Spatial question entries:

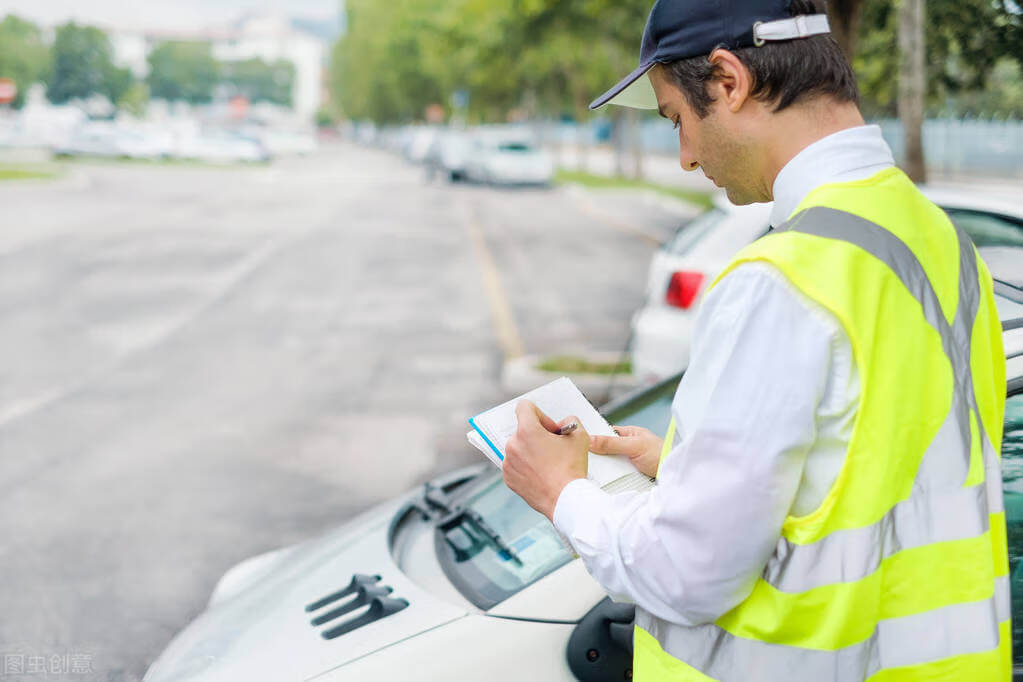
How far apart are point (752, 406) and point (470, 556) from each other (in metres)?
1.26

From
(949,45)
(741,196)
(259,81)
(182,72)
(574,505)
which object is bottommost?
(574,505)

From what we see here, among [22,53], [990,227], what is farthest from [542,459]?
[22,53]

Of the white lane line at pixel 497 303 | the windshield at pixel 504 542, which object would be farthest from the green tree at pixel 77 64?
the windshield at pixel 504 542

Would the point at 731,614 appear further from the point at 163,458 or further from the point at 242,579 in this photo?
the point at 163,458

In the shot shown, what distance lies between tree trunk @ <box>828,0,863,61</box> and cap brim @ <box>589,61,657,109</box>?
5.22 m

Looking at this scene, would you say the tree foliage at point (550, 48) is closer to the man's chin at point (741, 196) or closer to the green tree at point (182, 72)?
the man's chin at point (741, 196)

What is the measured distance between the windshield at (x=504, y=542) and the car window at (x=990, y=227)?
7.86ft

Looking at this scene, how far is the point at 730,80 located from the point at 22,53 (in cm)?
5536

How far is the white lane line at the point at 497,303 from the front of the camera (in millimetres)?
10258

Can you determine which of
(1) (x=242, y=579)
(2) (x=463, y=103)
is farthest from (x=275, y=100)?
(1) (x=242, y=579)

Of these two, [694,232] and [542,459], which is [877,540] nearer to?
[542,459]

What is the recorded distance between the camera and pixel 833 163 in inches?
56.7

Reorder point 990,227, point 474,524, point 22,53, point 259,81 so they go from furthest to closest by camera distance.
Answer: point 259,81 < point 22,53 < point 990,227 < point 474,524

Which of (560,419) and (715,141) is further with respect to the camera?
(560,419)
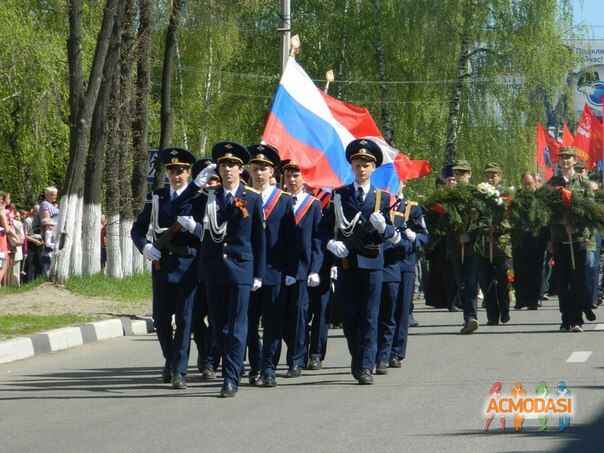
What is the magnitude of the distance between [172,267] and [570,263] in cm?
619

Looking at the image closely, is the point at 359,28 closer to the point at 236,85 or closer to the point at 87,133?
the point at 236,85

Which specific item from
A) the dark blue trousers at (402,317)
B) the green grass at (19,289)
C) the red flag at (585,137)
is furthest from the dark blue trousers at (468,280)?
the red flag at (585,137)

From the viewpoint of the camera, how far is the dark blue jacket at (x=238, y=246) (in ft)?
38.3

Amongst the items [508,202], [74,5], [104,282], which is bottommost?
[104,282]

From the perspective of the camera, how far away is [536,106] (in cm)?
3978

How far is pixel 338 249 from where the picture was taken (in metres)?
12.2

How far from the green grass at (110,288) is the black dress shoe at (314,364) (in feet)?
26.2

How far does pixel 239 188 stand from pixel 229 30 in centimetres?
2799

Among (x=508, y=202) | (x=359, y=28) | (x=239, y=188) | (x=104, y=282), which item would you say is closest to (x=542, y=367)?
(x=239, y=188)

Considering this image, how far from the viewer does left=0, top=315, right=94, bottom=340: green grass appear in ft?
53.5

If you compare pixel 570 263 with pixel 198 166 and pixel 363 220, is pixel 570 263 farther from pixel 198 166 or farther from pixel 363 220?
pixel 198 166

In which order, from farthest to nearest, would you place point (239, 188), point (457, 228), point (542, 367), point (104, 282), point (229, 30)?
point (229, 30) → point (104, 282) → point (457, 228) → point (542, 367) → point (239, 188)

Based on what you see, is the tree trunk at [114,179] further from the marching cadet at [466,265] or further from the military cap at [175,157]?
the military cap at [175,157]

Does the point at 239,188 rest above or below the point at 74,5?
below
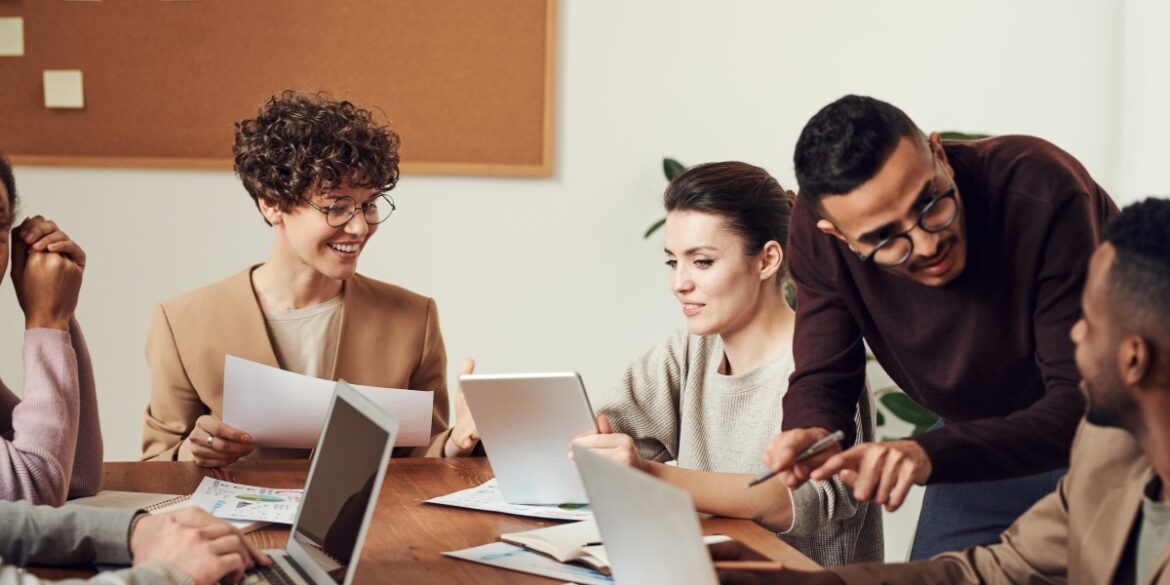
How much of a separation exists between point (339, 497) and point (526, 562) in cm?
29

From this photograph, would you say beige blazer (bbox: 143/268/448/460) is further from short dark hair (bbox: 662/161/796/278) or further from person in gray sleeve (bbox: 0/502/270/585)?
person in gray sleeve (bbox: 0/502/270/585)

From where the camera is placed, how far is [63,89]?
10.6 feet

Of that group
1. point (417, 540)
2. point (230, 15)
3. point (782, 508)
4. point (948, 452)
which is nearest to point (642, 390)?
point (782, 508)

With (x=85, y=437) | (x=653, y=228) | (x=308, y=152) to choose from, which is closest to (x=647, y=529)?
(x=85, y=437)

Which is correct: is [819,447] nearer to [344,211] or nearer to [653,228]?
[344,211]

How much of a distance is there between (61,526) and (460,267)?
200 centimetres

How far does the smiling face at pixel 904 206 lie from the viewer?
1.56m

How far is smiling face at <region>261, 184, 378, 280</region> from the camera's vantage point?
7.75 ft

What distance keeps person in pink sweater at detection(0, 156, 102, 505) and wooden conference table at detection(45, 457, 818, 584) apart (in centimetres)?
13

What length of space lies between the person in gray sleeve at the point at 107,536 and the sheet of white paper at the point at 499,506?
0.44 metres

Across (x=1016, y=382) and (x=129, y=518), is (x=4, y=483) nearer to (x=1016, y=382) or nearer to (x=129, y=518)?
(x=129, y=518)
--
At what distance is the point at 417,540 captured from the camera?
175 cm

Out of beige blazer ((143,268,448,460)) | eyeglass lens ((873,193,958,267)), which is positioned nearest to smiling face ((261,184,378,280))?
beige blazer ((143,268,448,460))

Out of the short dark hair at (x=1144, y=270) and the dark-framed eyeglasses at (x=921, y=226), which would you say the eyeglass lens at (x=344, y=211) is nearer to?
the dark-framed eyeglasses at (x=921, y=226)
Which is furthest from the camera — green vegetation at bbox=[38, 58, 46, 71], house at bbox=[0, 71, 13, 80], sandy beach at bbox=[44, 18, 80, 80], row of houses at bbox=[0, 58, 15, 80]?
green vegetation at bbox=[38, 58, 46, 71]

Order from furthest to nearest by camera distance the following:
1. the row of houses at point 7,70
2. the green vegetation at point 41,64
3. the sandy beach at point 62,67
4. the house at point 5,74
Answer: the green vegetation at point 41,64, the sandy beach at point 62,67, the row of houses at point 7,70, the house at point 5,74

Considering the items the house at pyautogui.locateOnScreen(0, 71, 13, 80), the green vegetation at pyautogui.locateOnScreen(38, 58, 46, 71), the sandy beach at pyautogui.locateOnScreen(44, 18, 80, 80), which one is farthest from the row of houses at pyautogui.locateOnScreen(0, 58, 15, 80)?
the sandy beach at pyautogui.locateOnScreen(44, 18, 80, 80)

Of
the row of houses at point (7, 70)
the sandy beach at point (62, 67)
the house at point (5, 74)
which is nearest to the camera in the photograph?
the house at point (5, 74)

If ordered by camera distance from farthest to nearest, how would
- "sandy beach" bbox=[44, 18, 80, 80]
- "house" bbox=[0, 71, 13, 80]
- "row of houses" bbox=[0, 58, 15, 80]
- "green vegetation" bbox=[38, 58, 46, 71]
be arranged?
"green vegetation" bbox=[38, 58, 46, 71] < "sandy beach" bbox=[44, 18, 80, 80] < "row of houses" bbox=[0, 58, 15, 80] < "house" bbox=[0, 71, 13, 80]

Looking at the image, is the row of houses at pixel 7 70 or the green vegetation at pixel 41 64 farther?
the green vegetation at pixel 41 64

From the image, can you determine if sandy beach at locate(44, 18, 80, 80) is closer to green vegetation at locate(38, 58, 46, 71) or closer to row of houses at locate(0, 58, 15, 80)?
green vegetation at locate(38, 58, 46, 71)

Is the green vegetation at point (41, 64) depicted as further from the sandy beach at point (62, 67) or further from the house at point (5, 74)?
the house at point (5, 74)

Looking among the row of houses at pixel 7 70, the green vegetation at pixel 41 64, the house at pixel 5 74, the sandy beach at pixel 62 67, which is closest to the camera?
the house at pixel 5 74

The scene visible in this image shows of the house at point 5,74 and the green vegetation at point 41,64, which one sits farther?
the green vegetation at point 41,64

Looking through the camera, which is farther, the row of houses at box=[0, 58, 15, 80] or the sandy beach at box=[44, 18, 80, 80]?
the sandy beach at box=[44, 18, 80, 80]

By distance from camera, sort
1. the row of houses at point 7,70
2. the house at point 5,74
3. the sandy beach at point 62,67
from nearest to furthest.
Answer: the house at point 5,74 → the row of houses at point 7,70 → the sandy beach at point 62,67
* * *
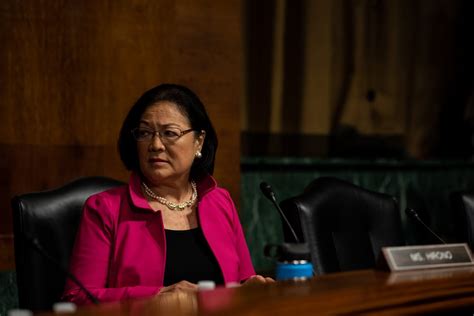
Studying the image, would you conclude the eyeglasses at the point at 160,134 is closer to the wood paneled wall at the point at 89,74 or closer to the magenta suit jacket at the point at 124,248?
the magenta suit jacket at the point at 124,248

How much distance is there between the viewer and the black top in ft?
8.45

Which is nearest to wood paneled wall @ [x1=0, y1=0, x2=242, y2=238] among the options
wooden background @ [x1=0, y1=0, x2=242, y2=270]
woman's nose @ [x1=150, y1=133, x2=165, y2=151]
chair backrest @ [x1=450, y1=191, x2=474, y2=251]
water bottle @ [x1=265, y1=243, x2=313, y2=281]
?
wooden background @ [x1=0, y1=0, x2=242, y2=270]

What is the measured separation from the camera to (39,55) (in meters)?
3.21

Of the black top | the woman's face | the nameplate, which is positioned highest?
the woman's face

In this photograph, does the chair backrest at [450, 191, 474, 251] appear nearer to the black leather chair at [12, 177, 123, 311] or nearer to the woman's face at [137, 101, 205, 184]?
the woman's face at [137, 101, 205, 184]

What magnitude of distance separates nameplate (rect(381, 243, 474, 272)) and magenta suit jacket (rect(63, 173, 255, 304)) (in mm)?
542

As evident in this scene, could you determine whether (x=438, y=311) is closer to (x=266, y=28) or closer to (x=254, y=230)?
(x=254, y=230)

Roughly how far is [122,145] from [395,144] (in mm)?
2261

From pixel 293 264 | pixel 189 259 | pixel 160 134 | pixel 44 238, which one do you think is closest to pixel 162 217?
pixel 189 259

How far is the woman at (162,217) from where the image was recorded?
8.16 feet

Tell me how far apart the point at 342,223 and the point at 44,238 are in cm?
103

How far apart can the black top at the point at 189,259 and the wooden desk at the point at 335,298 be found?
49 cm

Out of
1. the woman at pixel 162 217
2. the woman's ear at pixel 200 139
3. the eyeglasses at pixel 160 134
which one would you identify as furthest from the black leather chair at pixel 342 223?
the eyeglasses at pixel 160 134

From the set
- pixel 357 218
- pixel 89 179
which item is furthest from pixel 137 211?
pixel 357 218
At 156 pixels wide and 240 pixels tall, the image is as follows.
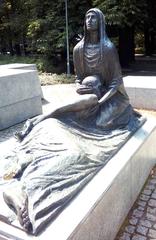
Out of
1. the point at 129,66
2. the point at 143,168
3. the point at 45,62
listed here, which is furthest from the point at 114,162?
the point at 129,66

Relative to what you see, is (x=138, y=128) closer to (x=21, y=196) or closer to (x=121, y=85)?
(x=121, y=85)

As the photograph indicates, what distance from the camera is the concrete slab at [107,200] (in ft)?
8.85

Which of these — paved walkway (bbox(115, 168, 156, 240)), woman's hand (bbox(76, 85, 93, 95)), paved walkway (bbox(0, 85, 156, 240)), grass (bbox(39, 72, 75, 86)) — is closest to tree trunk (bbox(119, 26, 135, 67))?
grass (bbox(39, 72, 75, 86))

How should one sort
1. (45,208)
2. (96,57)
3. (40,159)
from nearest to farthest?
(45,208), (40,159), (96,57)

--- Aim of the exercise ---
Which lines in the data above contain the word "wall", matching case exactly? Report each of those lines in full.

--- Correct answer ---
Studying the image, would you conclude the eyeglasses at the point at 160,134 is closer to the wood paneled wall at the point at 89,74 or closer to the magenta suit jacket at the point at 124,248?
Which is nearest to wood paneled wall @ [x1=0, y1=0, x2=242, y2=238] among the options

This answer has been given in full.